RECORD EXTRACTS START

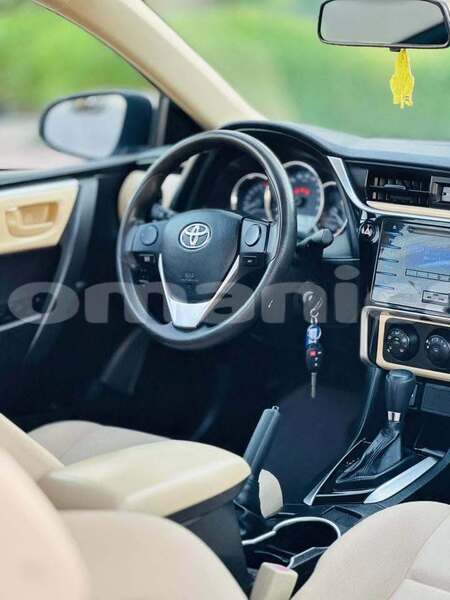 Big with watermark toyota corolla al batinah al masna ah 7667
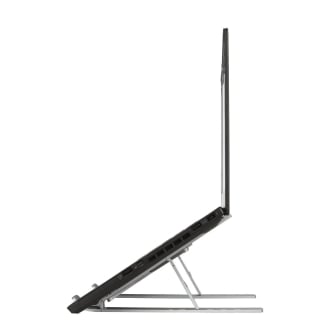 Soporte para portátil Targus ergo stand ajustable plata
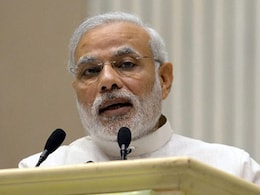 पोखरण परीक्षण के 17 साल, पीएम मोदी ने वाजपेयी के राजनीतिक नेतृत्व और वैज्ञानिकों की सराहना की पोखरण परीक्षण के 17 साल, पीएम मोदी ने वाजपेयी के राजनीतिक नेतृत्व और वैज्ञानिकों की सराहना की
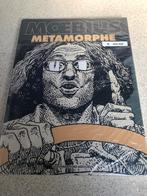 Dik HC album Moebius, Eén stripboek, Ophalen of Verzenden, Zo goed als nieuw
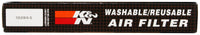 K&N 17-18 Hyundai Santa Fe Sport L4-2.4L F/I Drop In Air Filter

RECORD EXTRACTS END
RECORD EXTRACTS START

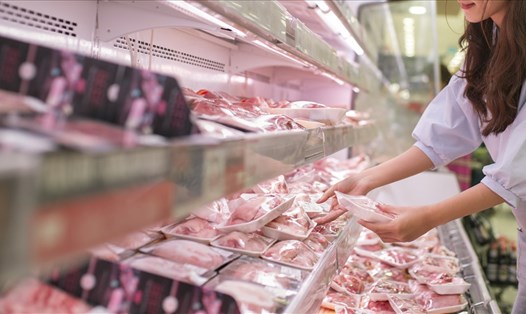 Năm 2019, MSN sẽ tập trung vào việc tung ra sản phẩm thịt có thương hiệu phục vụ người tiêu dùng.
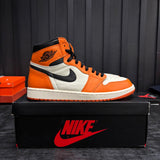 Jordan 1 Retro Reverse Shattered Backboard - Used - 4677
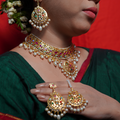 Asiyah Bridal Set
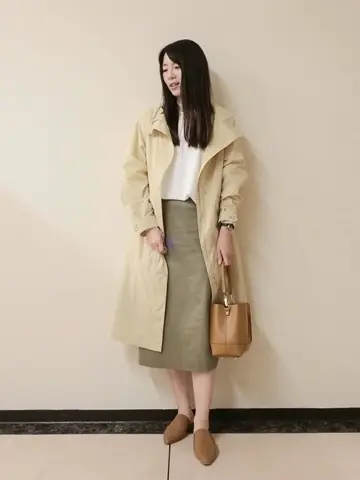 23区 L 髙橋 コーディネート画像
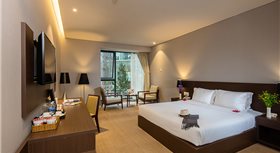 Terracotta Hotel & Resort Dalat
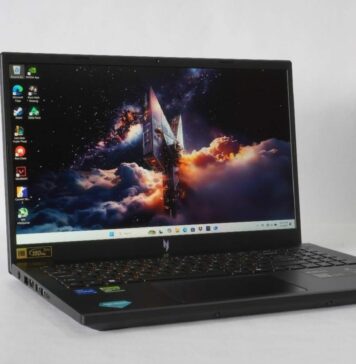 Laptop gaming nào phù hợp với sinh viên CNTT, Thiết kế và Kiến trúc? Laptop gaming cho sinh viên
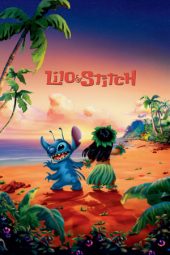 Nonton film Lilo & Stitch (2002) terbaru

RECORD EXTRACTS END
RECORD EXTRACTS START

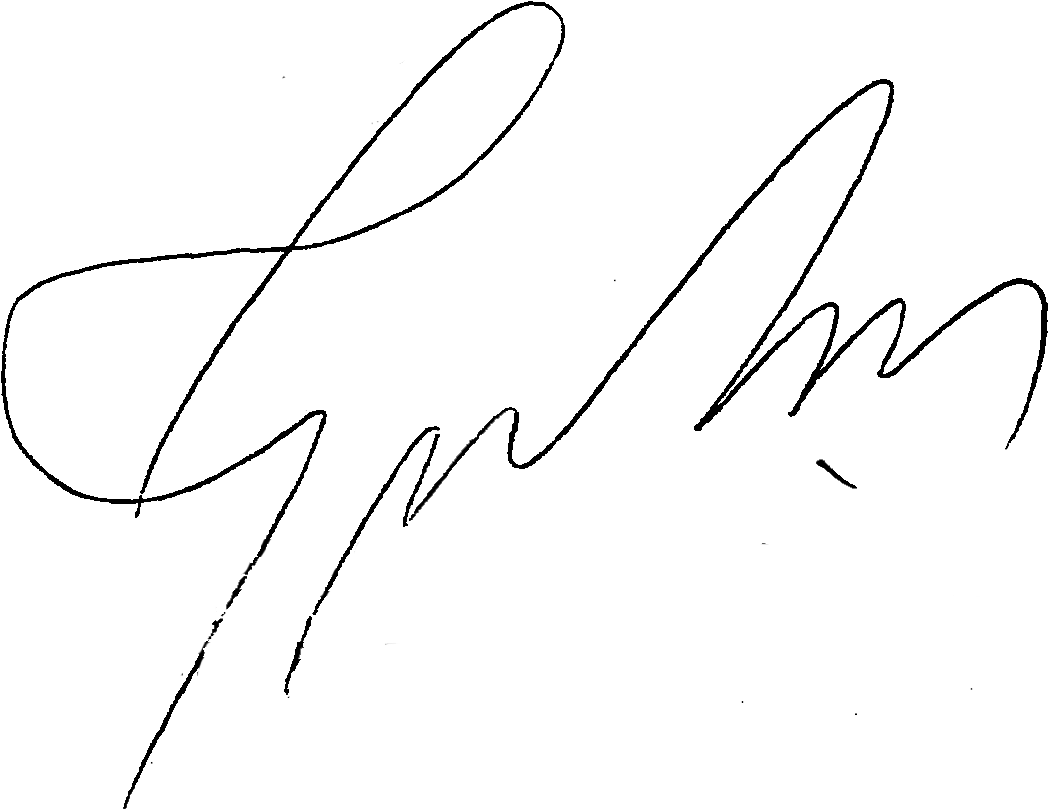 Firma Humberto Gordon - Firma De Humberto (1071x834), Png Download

RECORD EXTRACTS END

Because only one stretch of the records is wanted, please output the lines from the one holding "23区 L 髙橋 コーディネート画像" through the one holding "Nonton film Lilo & Stitch (2002) terbaru" exactly, both included, and leave every picture out.

- _ANSWER TO THIS PROBLEM_
 23区 L 髙橋 コーディネート画像
 Terracotta Hotel & Resort Dalat
 Laptop gaming nào phù hợp với sinh viên CNTT, Thiết kế và Kiến trúc? Laptop gaming cho sinh viên
 Nonton film Lilo & Stitch (2002) terbaru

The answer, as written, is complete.